Jeśli chodzi o to, że pieniądze z inwestycji nie będą wykorzystywane, to ja mogę się państwu zobowiązać, że przecież nie będziemy bezczynni. Będziemy wtedy reagować i ewentualnie przesuwać te pieniądze. Ale nie możemy zakładać, że tak nie będzie, bo tych inwestycji… Ja widzę przyszłość polskiego rybactwa śródlądowego, które potrzebuje pieniędzy na inwestycje, które potrzebuje dokapitalizowania w postaci pozyskania jakichś nowych sprzętów, wymiany itd. W innych branżach również jest tak, że po prostu trzeba pewne sprawy zastępować.

Wracając do kwestii rekompensat, powiem tak. Podnieśliśmy je, są większe, stworzyliśmy inne mechanizmy, poboczne, które również sprowadziły się do tego, że państwo otrzymali bezpośrednio większe pieniądze do swoich gospodarstw. Przysłuchawszy się państwa apelom, postaramy się jeszcze nad tym mechanizmem popracować i podnieść te rekompensaty, jednak nie będziemy tego robić kosztem zmian w programie.
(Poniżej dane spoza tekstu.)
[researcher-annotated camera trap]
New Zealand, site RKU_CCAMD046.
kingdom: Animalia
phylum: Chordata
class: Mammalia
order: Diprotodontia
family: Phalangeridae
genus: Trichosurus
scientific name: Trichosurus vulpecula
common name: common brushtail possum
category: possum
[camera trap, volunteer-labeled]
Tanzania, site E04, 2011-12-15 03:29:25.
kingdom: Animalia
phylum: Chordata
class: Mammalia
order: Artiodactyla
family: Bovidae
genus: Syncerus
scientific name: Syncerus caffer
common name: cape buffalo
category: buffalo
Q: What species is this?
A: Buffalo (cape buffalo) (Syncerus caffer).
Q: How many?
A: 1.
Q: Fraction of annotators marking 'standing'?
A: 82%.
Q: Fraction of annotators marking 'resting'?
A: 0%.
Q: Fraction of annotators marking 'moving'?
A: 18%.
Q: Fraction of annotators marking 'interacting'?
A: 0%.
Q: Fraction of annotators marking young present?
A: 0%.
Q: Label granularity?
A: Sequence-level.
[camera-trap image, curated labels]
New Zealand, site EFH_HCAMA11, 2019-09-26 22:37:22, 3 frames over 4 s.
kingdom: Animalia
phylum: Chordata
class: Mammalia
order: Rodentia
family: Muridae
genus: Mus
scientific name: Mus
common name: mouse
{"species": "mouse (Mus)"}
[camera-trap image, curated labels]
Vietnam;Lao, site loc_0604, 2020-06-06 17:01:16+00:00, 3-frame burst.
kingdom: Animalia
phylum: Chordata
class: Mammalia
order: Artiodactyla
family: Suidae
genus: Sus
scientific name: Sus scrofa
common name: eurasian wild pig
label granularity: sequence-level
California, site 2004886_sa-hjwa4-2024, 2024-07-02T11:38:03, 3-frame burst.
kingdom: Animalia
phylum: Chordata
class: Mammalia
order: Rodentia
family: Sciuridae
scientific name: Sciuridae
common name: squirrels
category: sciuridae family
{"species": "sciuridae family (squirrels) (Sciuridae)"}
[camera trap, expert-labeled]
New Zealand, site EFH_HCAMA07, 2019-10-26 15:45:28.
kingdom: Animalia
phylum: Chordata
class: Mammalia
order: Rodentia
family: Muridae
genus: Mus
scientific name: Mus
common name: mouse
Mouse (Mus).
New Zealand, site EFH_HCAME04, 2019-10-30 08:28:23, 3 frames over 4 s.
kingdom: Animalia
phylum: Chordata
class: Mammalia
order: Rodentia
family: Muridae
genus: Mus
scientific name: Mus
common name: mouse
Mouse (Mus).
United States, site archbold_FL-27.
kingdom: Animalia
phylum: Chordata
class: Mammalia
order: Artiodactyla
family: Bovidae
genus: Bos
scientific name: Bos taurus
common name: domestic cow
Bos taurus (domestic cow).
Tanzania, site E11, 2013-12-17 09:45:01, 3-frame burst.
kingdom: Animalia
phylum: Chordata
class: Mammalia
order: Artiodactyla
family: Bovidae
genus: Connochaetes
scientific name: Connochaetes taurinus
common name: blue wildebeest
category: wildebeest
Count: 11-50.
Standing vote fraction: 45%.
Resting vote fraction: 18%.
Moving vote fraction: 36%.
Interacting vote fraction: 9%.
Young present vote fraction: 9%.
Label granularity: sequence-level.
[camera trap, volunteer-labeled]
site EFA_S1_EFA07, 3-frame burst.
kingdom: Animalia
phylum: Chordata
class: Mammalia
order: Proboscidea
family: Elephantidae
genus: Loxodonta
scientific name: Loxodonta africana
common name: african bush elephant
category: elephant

Przewodniczący Jerzy Chróścikowski:

Dziękuję, Panie Ministrze.

Rozumiem, że była prośba, żeby realizować to jak najszybciej, żeby można było dostać środki finansowe. Taki był apel pana ministra. Dalsze konsultacje, jak rozumiem, są w trakcie. Prosimy, żeby się kontaktować i uzgadniać. Mam nadzieję, że dzisiejsze spotkanie przyniesie jakiś dalszy postęp w tej sprawie.

Zamykam posiedzenie Komisji Rolnictwa i Rozwoju Wsi.

Za chwilę otworzymy z panem senatorem Pupą drugą część, posiedzenie połączonych dwóch komisji, z przedstawicielami Ministerstwa Środowiska.

Zamykam posiedzenie.

Dziękuję wszystkim obecnym w tej części. Oczywiście wszyscy mogą zostać.